The operation to recover an Irish father-of-one who fell from the world's highest mountain may not go ahead due to safety concerns, a leading mountaineer believes.
Pat Falvey, who has twice scaled Mount Everest, said it remains unclear how Seamus Lawless (39), from Bray, Co Wicklow, fell some 500m as he was descending from the 8,848m summit.
The assistant professor in artificial intelligence at Trinity College's School of Computer Science and Statistics had successfully reached the summit last Thursday along with several others in his group of eight, led by well-known Co Down adventurer Noel Hanna - just hours before he went missing.
Mr Falvey, who runs Pat Falvey Adventures from his base in Kerry, said that "a lot of questions currently remain" about what happened.

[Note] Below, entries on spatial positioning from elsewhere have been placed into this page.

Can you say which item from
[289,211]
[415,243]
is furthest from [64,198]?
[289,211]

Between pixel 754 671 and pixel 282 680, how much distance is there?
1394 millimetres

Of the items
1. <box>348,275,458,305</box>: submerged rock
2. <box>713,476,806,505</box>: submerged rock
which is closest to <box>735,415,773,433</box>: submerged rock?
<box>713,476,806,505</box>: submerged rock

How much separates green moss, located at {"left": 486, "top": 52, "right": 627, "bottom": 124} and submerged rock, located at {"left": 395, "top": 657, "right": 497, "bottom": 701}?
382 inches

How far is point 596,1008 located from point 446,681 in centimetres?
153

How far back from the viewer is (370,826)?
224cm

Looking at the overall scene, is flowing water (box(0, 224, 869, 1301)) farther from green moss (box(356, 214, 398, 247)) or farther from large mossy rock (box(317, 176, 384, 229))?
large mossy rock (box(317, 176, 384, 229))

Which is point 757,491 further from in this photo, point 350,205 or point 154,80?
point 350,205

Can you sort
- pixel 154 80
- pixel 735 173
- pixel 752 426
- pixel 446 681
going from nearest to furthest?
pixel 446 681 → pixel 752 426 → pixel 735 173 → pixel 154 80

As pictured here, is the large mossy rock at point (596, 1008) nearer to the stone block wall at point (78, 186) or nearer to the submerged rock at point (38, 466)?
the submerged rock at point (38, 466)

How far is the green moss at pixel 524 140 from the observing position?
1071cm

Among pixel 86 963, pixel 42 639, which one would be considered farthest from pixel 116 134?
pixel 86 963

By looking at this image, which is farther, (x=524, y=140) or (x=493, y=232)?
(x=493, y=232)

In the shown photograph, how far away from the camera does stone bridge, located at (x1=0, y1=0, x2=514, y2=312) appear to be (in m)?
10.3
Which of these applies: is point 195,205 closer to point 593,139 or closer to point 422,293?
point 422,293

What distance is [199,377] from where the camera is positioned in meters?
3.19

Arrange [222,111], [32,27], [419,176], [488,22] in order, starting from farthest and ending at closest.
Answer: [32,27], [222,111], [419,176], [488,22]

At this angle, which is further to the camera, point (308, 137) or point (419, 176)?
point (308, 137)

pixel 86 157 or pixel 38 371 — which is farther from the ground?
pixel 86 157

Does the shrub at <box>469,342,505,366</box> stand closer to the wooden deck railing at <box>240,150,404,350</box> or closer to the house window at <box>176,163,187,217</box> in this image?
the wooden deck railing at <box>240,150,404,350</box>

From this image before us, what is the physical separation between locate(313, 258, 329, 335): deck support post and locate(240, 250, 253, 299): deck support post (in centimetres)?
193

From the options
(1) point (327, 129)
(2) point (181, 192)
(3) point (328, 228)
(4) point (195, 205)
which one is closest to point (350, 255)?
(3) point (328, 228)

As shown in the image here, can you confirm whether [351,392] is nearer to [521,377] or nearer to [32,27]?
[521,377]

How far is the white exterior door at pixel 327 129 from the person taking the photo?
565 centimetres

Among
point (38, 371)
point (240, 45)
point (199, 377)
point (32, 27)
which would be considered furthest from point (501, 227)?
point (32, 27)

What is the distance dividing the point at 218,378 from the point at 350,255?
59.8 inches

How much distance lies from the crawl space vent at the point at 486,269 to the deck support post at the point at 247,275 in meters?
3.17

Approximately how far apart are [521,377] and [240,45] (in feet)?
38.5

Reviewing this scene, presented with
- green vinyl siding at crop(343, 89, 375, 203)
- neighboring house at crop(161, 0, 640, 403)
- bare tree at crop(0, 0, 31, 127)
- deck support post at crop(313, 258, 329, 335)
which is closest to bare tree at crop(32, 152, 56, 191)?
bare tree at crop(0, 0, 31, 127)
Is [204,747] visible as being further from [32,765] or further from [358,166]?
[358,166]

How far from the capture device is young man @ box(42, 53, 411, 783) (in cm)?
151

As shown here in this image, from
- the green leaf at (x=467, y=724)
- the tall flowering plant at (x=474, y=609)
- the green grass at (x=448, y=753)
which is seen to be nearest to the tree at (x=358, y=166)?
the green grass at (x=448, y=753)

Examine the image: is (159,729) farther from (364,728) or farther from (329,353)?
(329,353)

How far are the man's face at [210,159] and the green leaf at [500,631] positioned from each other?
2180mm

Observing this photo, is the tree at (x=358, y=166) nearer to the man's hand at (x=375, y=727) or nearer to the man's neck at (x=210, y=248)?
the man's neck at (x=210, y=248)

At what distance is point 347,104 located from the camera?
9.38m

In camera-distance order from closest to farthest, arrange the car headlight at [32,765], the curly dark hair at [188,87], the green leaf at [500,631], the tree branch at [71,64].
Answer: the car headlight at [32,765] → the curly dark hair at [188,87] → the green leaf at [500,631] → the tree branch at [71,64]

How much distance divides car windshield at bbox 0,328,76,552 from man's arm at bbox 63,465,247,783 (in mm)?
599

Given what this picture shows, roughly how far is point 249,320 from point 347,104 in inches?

The Cork native was the first person in the world to complete the Seven Summits twice by climbing Mount Everest from its north and south sides.
The search has now been confirmed as a recovery operation by the Seven Summits Treks company and by Mr Falvey.
"If any type of search, rescue and recovery operation is planned, it will not go ahead if it is too dangerous to do so," Mr Falvey said. "Paying to put lives at risk, such as the Sherpas, should not happen if weather conditions are not conducive to do so. The fundraising campaign launched to help to locate Mr Lawless is to be commended. Unfortunately, no insurance company would sponsor you in the event of having a fatal injury."
"It is an unwritten rule in mountaineering, and especially in dangerous areas, that remains are often left there as a sign of respect to the person, the Sherpas and the mountain," he said.
"So much is stacked against you. It could be weeks before any type of a recovery operation could take place.
"Throughout the past week, high winds of 55kph and frigid temperatures of -27C, with a wind chill making it feel more like -43C, have been persistent."
Meanwhile, Tanaiste and Foreign Affairs Minister Simon Coveney told RTE's This Week that he had spoken to Mr Lawless's wife Pamela and was committed to providing as much help as his department can.
The fundraising campaign has raised over €220k so far.